While on duty, TEMS members work 12-hour shifts and are required to stay within the confines of campus. The three EMTS on call share a bunk bed in a Diboll Parking Garage space.

Counseling and Psychological Services is moving into an adjacent space, and TEMS members fear their quarters will shrink even more. Prior to its shutdown, TEMS owned a house on Ben Weiner Drive and South Claiborne Avenue.

TEMS is asking for a new space that would allow its members, which number more than 70, to train and work as well as shower, sleep and eat.

“Now that we are fully functioning, the beds and the living space have become a huge issue, because it’s hard to live and work in the space we have,” Barfield said.

Additionally, TEMS currently serves individuals within the streets of St. Charles, South Claiborne, Calhoun and Pine, an area of approximately one half square mile. Before 2015, TEMS was serving an area over four times that size, within the streets of Jefferson, South Claiborne, South Carrollton and Earhart.

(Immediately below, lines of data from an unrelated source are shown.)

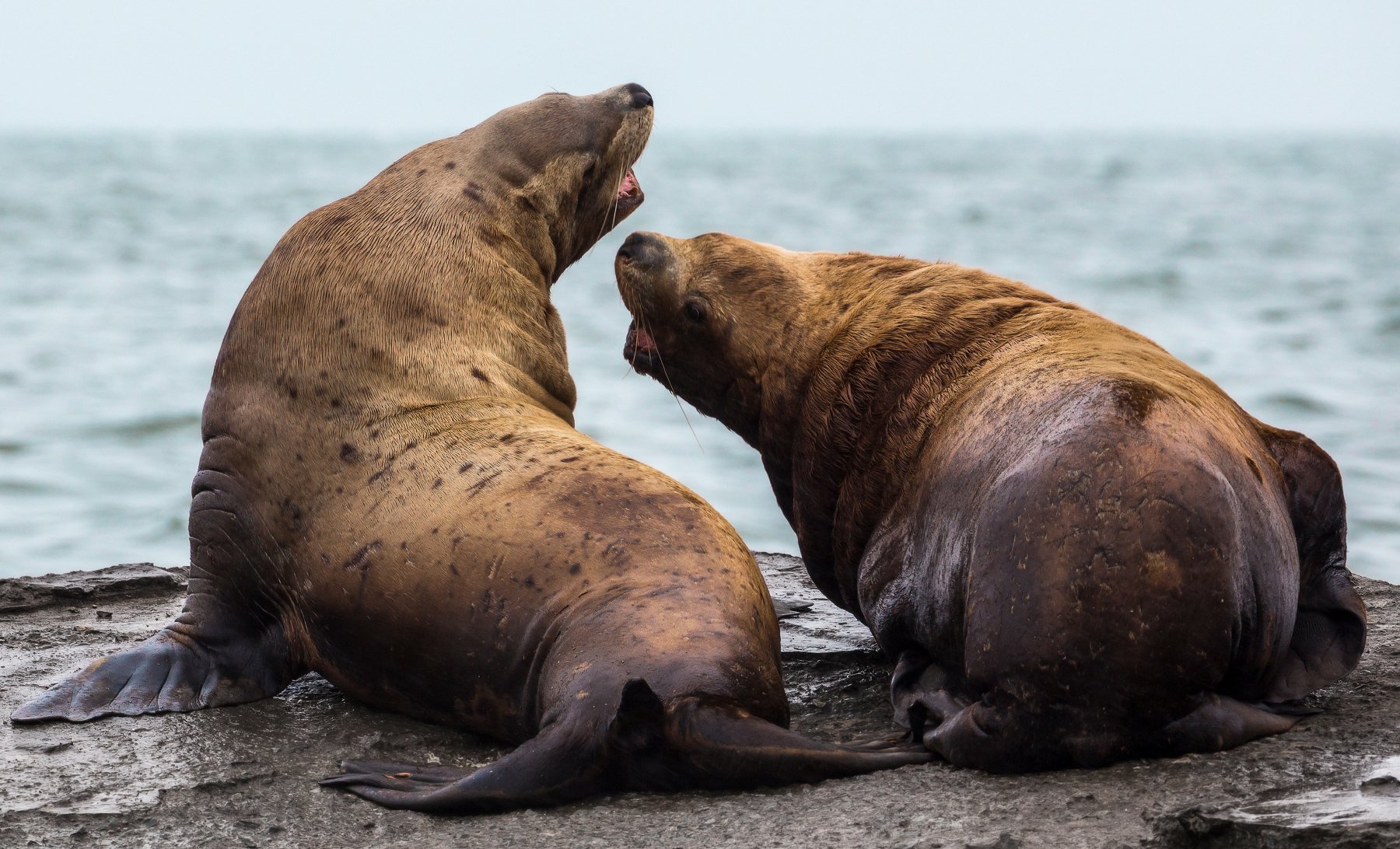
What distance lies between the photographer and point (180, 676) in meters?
4.95

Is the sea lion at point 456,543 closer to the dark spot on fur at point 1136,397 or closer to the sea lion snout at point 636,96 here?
the sea lion snout at point 636,96

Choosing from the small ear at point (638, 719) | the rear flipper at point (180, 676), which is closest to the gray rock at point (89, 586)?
the rear flipper at point (180, 676)

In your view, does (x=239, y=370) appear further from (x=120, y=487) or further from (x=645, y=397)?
(x=645, y=397)

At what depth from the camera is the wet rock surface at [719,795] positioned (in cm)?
347

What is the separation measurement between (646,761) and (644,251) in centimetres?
206

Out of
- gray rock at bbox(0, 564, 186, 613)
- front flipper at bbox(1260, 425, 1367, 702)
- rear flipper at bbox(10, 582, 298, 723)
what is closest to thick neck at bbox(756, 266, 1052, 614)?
front flipper at bbox(1260, 425, 1367, 702)

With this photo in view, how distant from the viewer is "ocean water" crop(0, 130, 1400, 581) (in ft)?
40.9

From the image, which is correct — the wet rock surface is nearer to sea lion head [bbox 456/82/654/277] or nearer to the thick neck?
the thick neck

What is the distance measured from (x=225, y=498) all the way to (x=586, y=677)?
1546mm

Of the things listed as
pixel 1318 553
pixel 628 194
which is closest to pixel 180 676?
pixel 628 194

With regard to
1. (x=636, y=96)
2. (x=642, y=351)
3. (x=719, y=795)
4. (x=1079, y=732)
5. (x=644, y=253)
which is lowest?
(x=719, y=795)

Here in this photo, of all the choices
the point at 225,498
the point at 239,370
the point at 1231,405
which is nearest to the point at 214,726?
the point at 225,498

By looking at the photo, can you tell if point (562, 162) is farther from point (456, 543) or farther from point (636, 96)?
point (456, 543)

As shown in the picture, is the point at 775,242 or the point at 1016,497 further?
the point at 775,242
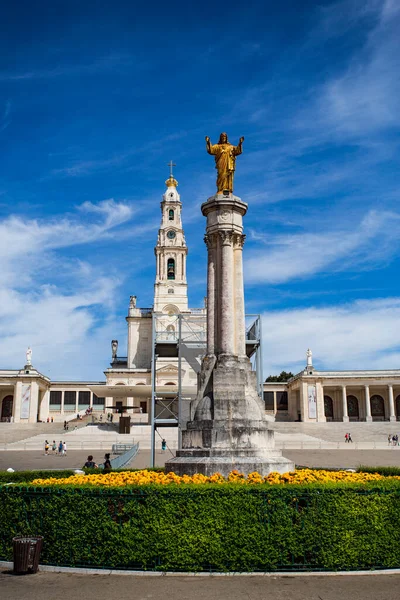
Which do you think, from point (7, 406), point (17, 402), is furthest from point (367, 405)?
point (7, 406)

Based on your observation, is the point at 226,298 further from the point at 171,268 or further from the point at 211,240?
the point at 171,268

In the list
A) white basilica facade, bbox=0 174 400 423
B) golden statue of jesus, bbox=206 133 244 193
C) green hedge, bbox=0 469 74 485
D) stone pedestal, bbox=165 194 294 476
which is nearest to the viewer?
green hedge, bbox=0 469 74 485

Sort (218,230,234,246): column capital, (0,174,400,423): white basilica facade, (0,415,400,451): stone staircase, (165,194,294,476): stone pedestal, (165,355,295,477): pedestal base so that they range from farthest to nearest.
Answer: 1. (0,174,400,423): white basilica facade
2. (0,415,400,451): stone staircase
3. (218,230,234,246): column capital
4. (165,194,294,476): stone pedestal
5. (165,355,295,477): pedestal base

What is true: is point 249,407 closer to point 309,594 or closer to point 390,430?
point 309,594

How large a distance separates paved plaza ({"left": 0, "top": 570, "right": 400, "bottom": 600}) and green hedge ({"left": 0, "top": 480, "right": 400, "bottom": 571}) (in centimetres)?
28

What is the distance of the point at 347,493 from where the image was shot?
380 inches

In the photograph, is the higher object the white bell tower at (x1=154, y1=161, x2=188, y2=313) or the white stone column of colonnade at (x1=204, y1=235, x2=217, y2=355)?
the white bell tower at (x1=154, y1=161, x2=188, y2=313)

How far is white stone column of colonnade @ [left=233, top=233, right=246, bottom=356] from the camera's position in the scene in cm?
1702

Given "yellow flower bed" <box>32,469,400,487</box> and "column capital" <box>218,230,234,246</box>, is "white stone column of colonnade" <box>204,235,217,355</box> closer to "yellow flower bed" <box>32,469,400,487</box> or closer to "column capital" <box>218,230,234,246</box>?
"column capital" <box>218,230,234,246</box>

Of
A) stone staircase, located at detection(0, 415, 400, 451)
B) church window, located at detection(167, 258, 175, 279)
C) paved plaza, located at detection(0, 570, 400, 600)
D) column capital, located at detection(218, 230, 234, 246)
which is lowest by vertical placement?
paved plaza, located at detection(0, 570, 400, 600)

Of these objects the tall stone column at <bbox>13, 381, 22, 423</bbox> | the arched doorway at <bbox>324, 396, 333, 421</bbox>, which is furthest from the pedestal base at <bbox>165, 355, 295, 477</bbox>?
the arched doorway at <bbox>324, 396, 333, 421</bbox>

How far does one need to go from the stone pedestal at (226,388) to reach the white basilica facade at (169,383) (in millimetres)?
55902

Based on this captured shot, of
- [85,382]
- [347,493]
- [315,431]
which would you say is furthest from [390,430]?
[347,493]

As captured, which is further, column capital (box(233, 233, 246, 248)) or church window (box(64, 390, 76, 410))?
church window (box(64, 390, 76, 410))
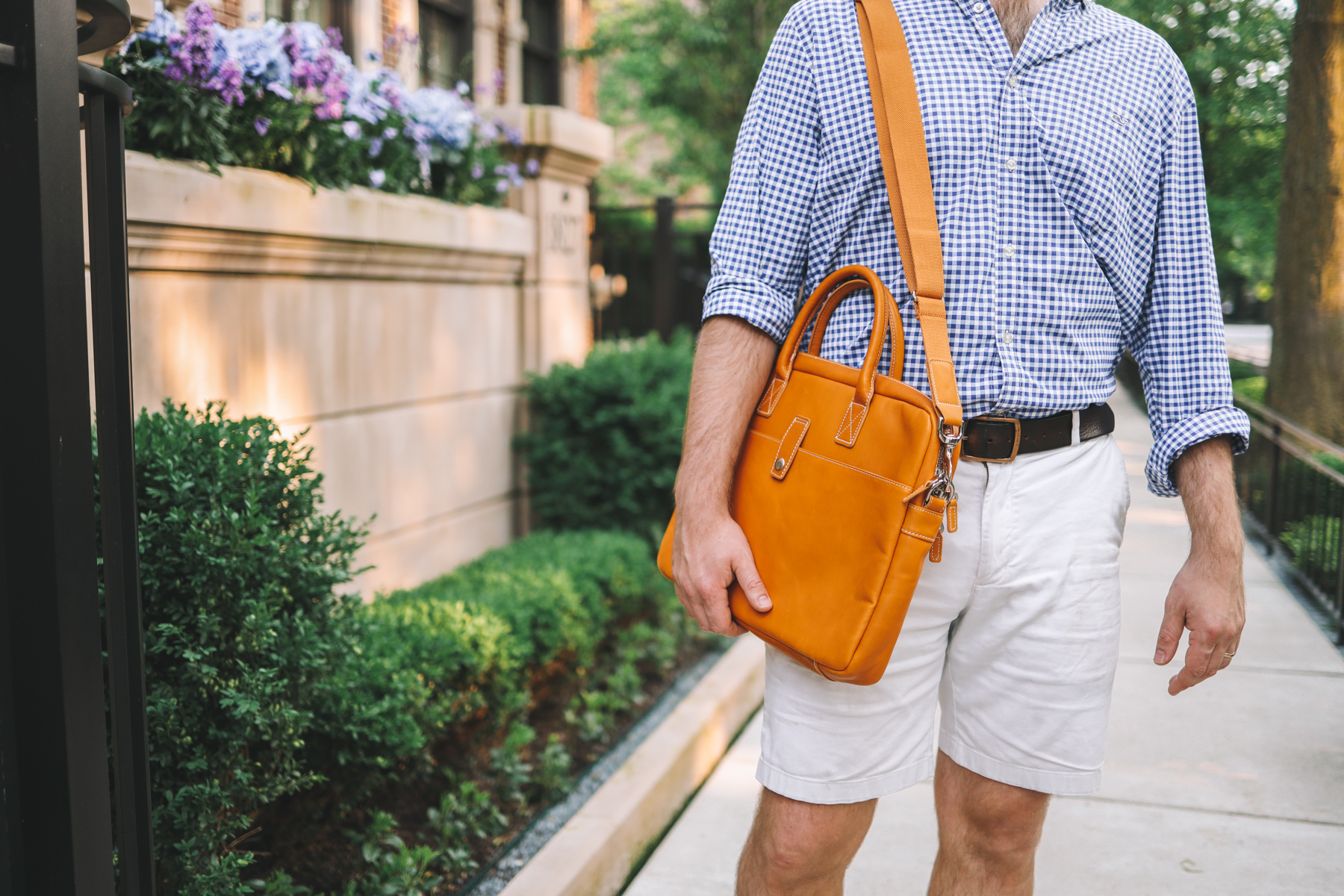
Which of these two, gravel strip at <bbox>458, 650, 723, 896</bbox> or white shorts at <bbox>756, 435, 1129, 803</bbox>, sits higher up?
white shorts at <bbox>756, 435, 1129, 803</bbox>

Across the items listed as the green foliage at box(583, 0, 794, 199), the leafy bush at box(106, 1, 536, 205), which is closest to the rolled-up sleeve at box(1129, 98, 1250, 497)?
the leafy bush at box(106, 1, 536, 205)

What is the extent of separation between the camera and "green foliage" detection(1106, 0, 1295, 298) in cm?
780

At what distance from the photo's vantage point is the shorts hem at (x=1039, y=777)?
1861 mm

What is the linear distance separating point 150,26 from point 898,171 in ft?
8.93

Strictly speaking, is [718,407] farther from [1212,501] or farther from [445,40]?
[445,40]

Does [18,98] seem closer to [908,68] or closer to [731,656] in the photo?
[908,68]

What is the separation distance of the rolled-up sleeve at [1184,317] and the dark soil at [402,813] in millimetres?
2057

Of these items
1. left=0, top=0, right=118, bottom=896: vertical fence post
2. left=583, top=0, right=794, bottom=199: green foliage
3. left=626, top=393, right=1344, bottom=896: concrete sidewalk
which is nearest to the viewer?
left=0, top=0, right=118, bottom=896: vertical fence post

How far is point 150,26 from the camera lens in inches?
133

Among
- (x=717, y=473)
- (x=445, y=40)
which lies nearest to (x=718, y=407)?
(x=717, y=473)

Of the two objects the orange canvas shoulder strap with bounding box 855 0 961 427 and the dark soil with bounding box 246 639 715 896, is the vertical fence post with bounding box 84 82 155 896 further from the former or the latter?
the orange canvas shoulder strap with bounding box 855 0 961 427

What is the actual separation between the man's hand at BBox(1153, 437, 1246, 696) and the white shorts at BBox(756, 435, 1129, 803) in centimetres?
10

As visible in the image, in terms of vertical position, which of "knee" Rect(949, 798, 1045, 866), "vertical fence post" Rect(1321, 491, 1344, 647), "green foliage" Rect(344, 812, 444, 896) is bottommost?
"green foliage" Rect(344, 812, 444, 896)

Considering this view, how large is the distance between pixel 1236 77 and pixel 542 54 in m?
6.82
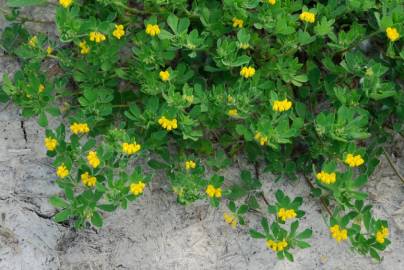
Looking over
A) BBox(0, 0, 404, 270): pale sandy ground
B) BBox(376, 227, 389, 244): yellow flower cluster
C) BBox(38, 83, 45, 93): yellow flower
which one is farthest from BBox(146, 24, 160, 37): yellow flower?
BBox(376, 227, 389, 244): yellow flower cluster

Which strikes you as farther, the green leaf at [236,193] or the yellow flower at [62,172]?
the green leaf at [236,193]

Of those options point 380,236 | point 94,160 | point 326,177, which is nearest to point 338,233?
point 380,236

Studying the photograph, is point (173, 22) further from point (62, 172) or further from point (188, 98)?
point (62, 172)

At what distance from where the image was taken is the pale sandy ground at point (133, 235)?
3025 mm

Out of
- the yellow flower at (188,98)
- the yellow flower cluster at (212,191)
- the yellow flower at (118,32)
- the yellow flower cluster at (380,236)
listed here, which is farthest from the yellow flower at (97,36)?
the yellow flower cluster at (380,236)

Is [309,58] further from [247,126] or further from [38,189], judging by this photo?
[38,189]

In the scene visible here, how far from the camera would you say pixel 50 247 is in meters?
Answer: 3.02

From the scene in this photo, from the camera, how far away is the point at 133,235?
3051 millimetres

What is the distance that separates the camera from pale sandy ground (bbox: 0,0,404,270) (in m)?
3.03

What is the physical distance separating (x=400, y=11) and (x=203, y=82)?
91cm

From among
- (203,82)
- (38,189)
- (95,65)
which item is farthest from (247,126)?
(38,189)

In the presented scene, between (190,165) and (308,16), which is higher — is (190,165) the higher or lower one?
the lower one

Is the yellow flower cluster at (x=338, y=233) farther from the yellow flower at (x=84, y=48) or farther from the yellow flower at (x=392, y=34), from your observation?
the yellow flower at (x=84, y=48)

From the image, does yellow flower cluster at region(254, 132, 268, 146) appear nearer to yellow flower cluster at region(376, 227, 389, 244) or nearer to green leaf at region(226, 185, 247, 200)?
green leaf at region(226, 185, 247, 200)
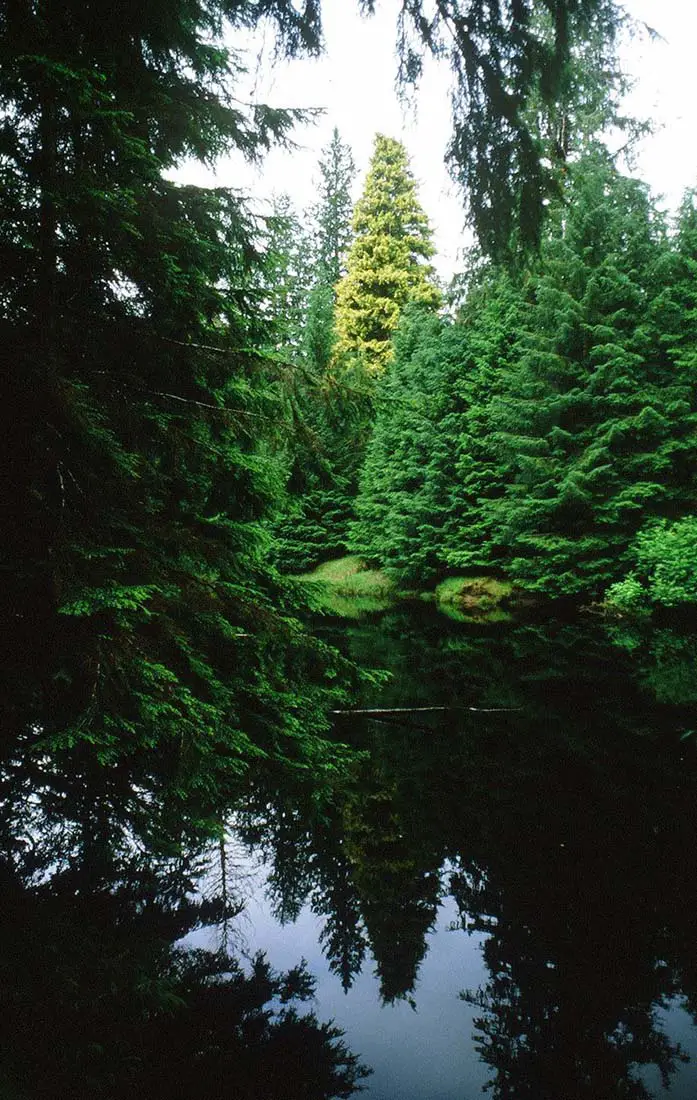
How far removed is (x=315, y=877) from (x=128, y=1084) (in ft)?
5.49

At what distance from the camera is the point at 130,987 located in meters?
2.51

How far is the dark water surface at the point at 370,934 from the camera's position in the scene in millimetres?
2256

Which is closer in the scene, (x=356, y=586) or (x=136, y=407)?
(x=136, y=407)

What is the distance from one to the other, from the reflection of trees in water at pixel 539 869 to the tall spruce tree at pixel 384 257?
939 inches

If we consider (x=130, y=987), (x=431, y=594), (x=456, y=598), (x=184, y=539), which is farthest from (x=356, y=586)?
(x=130, y=987)

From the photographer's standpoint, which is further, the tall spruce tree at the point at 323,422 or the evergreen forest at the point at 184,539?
the tall spruce tree at the point at 323,422

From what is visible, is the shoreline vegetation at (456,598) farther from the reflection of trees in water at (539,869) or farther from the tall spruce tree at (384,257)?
the tall spruce tree at (384,257)

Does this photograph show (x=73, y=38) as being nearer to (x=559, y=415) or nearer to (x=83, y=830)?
(x=83, y=830)

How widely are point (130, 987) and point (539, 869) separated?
237 centimetres

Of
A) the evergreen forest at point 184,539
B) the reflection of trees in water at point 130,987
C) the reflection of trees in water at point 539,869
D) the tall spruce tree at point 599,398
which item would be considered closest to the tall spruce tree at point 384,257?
the tall spruce tree at point 599,398

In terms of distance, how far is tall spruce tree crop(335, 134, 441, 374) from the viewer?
90.4 feet

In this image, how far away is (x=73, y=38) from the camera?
3.05 metres

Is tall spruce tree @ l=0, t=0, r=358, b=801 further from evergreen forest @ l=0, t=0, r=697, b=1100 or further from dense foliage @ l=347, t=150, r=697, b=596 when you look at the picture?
dense foliage @ l=347, t=150, r=697, b=596

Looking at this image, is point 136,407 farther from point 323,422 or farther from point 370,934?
point 370,934
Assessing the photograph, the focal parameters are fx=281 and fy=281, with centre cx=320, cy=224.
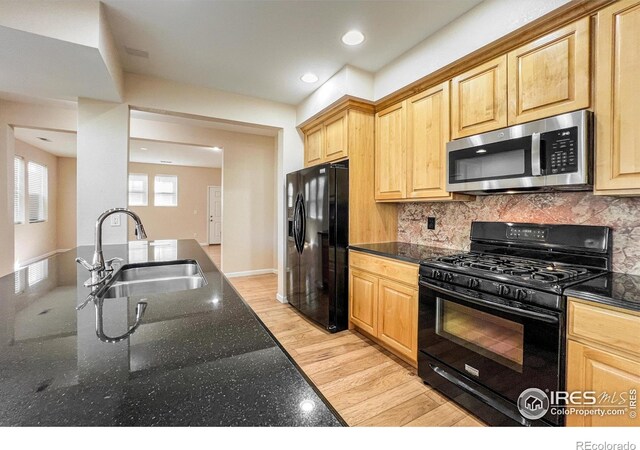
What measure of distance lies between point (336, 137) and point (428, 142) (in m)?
1.01

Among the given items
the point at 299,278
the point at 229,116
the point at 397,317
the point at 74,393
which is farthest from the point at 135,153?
the point at 74,393

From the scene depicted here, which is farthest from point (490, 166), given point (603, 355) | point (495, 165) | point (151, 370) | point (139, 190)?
point (139, 190)

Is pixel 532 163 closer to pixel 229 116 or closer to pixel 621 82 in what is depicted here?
pixel 621 82

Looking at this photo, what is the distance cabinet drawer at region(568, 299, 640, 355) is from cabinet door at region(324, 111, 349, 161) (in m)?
2.11

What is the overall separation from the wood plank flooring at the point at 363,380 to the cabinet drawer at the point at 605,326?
0.83 m

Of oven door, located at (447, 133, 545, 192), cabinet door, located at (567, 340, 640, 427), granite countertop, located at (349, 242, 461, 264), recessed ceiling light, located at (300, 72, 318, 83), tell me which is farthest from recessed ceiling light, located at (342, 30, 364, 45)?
cabinet door, located at (567, 340, 640, 427)

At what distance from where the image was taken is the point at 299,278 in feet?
10.7

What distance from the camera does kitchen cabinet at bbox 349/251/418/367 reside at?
2.12 meters

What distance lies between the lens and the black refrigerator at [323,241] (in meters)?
2.74

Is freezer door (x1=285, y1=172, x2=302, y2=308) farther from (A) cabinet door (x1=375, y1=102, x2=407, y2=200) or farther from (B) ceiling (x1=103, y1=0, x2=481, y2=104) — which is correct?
(B) ceiling (x1=103, y1=0, x2=481, y2=104)

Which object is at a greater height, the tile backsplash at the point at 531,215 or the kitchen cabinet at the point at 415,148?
the kitchen cabinet at the point at 415,148

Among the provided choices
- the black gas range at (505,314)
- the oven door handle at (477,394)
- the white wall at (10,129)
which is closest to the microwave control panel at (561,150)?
the black gas range at (505,314)

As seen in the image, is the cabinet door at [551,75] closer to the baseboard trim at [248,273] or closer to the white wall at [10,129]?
the baseboard trim at [248,273]
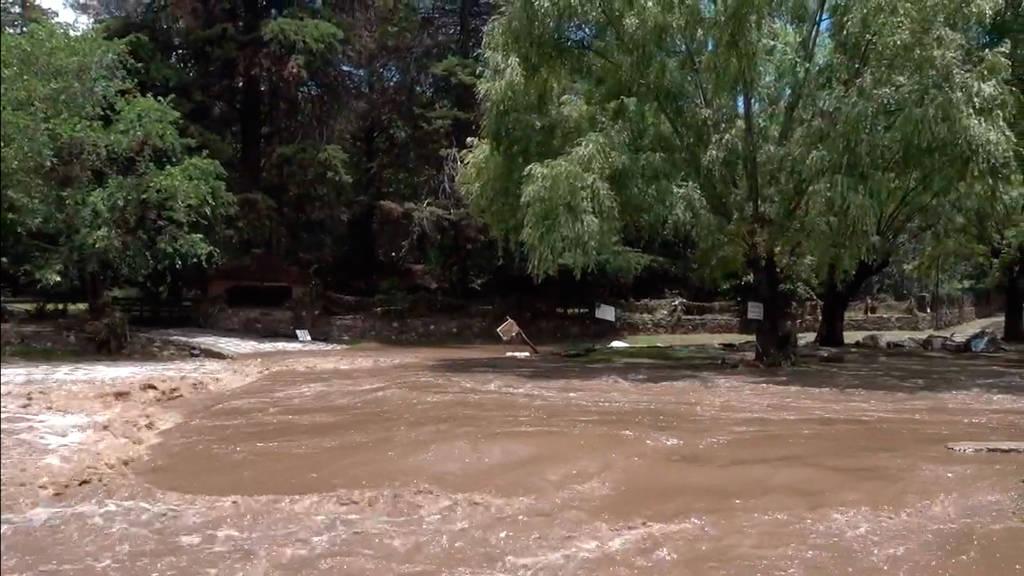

The organization is also asking for a more permanent parking spot for its ambulance and priority class registration for its members.

Shutdown history

In September of 2015, the Office of Student Conduct found TEMS guilty of hazing and placed it on deferred suspension until March 2016. The administration did not comment on what type of hazing took place.

The organization was forced to reduce its vehicle fleet from five to two, to lose its house and to reduce its service area.

Since then, TEMS has completely changed its recruitment process, standardized interview questions and hired an adult TEMS Coordinator who provides training and management.

After the shutdown, TEMS gradually began to rebuild its operation schedule. It went from only working weekends to working 18 hours per day, five days per week, and finally to working full-time in February 2018.

“It’s been a slow phasing back, but we haven’t gotten any of the resources to come with it,” Allison Foster, lead TEMS EMT and USG director of Student Health and Wellness, said.

Support from the administration

After passing the USG legislation, Blake met with Medical Director of Campus Health Daniel Garrett, Assistant Vice President Scott Tims and representative of Facility Services Amber Beezley.

According to Blake, Beezley plans to work with Campus and Facility Services to ensure TEMS would be next on the list for an upgraded space if an opportunity arises.

Tims and Garrett plan to address TEMS members about how the space will change once CAPS moves in, underlying their commitment to finding a long-term solution.

Awareness of mission

Beyond the call for a larger space or financial support, TEMS members hope the legislation will help students understand what their organization does.

“We respond to students who need help,” Cade Herman, next year’s TEMS administrative captain, said. “That’s the essence of who we are. It’s often portrayed that we only transport … people under the influence.”

The USG legislation emphasizes that only a third of TEMS calls are alcohol-related, that this cohort of EMTS does not include any members involved with 2015 hazing allegations, and that members are unpaid for their 90 hours of work each month.

Also listed are several statistics that Foster and Herman helped to research and compile. TEMS transported over 250 patients over a five-month period and saved students an average of $950 for ambulance costs.

TEMS is hoping to debunk misconceptions and shed its old reputation on campus.

“Something that money can’t buy is having a very open dialogue with the community and the administration and students about what we do,” Herman said.